Michael: My pleasure, Stewart. Thank you for having us on.

Stewart: I want to start this one off the way we always do. Principal has been with us for quite a while and this is the get to know you part of the program. Where did you grow up and what was your first job, not the fancy one?

Michael: Okay. I grew up in Pittsburgh, Pennsylvania, actually a suburb of Pittsburgh, Pennsylvania, just to the east of downtown. My first unofficial job was at a pet store by the name of Elmer's Aquarium. I was big into fish and reptiles as a kid, spent much of my time in Elmer's, knew all the pets and all the inventory. One day Elmer himself offered me a job when I was 16 years old and worked there for three years in high school. I ended up being in charge of the reptile aisle. There's a lot going on in the reptile aisle; there are feedings and healthcare, and a lot of ordering of reptiles around the United States, and that was my job. I think you'd be surprised at all the responsibilities of the reptile aisle.

Stewart: That is such a great story. That is a super cool story. I can completely picture that, right? That's just such a... What a great story, man. Thank you for that. Can you talk a little bit about the role that you play for the Principal Life General Account? But really it would be helpful if you can explain a little bit about how Principal Financial Group is structured and how the life insurance company and the asset management arm fit together and your background of how you've navigated Principal.

Michael: Sure. As background, Principal Life Insurance Company has been around for many years, many decades, and obviously as a life insurance company has significant assets under management that need to be managed.1 Previously, that was managed internally by internal investment teams. At one point that platform grew large enough that it was spun out as a separate asset management platform. That platform is what's known today as Principal Asset Management. I'm in the Principal Asset Management platform. One of our largest clients is the life insurance company, Principal Life Insurance Company, and we're all housed under the PFG ticker, which is Principal Financial Group. Principal Asset Management, we have the life insurance company as one of our largest clients, but we have over a thousand third party clients that we also manage assets for now post the spin up.2

Stewart: Wow, that's cool. What can you tell me about the IG private credit market right now? What's been going on with the allocation there? It's an asset class that I'm personally hearing more about. Give me a baseline education here.
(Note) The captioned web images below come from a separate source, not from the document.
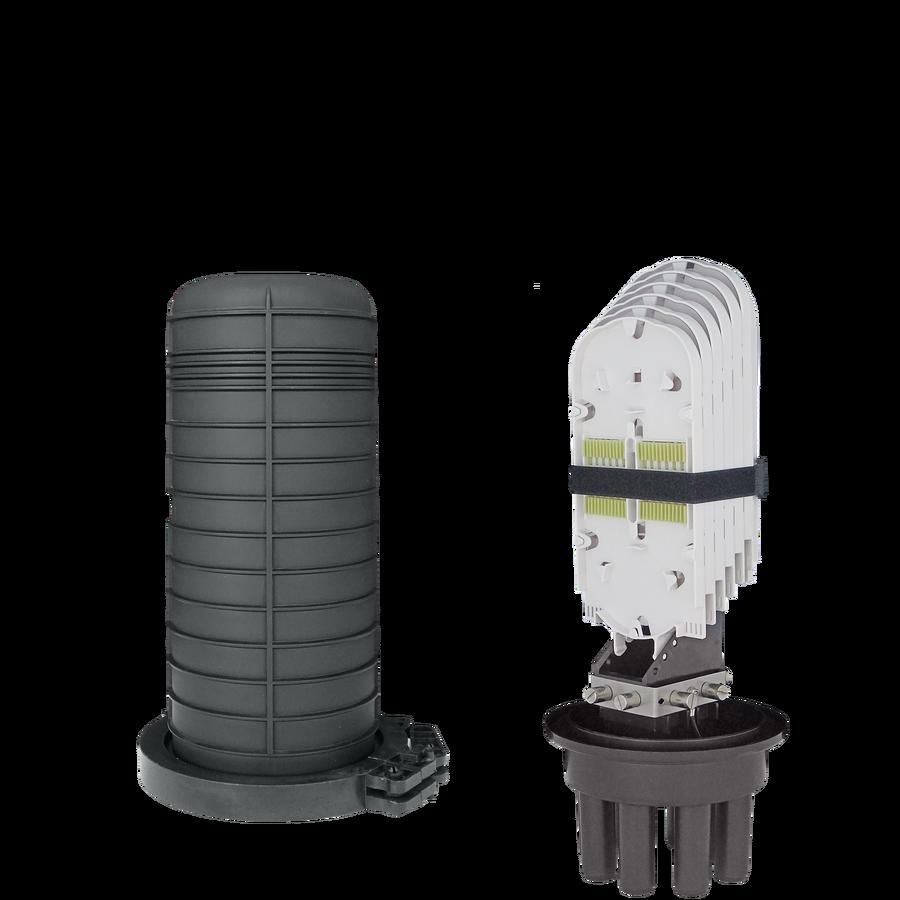 Samm Teknoloji - Fiber Optik Ek Kutusu | 6 Kaset | 144 Fiber | 450175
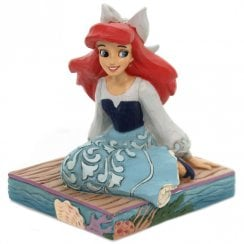 Be Bold Ariel Figurine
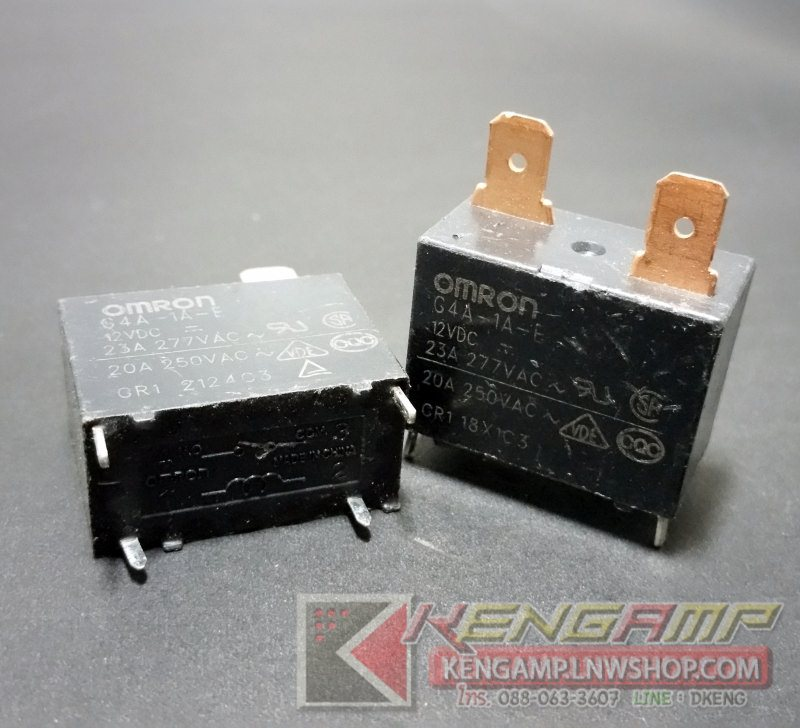 OMRON G4A-1A-E Relay 12V/20A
Michael: I think historically private placements have been around forever and there has been a large allocation to private credit, but it's increasing in the current market and that has a lot to do with what's going on with interest rates. The rate hike cycle that we've just gone through with the Fed and making those investments more competitive with what we were seeing creep into our space which were: direct lending has been a very exciting spot, and private credit, as well as asset backed investments, and now private placements.

Private placements are typically investment grade. When you're talking about direct lending and some of these other alternatives, they can be more risky or volatile— lower credit rating—but they offered higher yield. Some investors moved into those spaces. But now as the market becomes less certain, maybe conversations about: “Is there a recession coming?” “Is the job market slowing?” Investors are looking for: “How can I earn a reasonable risk adjusted yield in something that's a little less risky in the investment grade space?” With private credit, there's various reasons why private credit has a value proposition over public debt and that's what individuals are looking at right now.

Stewart: When you think about the benefits, one of the benefits that I often hear is covenants or protections. Can you talk a little bit about the structure and has that structure evolved over time? Has the structure in those IG privates evolved?

Michael: I would say let's talk about what that structure is. What we have is really the value proposition for private credit. There's basically four legs of that proposition. There's relative value to publics, there's covenants that you just mentioned, there's better recoveries in distress situation, and then there's diversification. To break down the value proposition, to break down each one of them, the first relative value is relative value to comparable bonds. That's what's known as the spread between the public bond and comparable issuances of private market debt. That's really reflected in the coupon of those issuances or in the secondary market in the yield of public debt. There's typically a spread there that you're picking up, often referred to as the illiquidity premium. The private issuances are not illiquid, but they are less liquid than public bonds. There is an illiquidity premium that we pick up, which is a large portion of the value that we're tapping into by entering into the private debt market.

The second value proposition is covenants, as you mentioned. With investments in privates, we get covenants. Normally, you don't get covenants in public bonds. These covenants are typically financial covenants like limitations on debt, minimum interest coverage ratios. There's other control-related covenants where if there's a change of control or anti-subordination covenants, we get these in our deals and, again, we typically don't see those in the public bonds and they're meant to either support the credit worthiness of the issuer or to bring the investors back to the table with the issuer in the instance of financial distress. They have a lot of value.

The third leg of the value proposition is better recoveries. Related to those financial covenants we just mentioned, we can observe that recoveries in distressed private debt are higher than distressed public debt, which adds to return over the long-term on a portfolio. You get a better recovery related to those covenants as well in addition to the control.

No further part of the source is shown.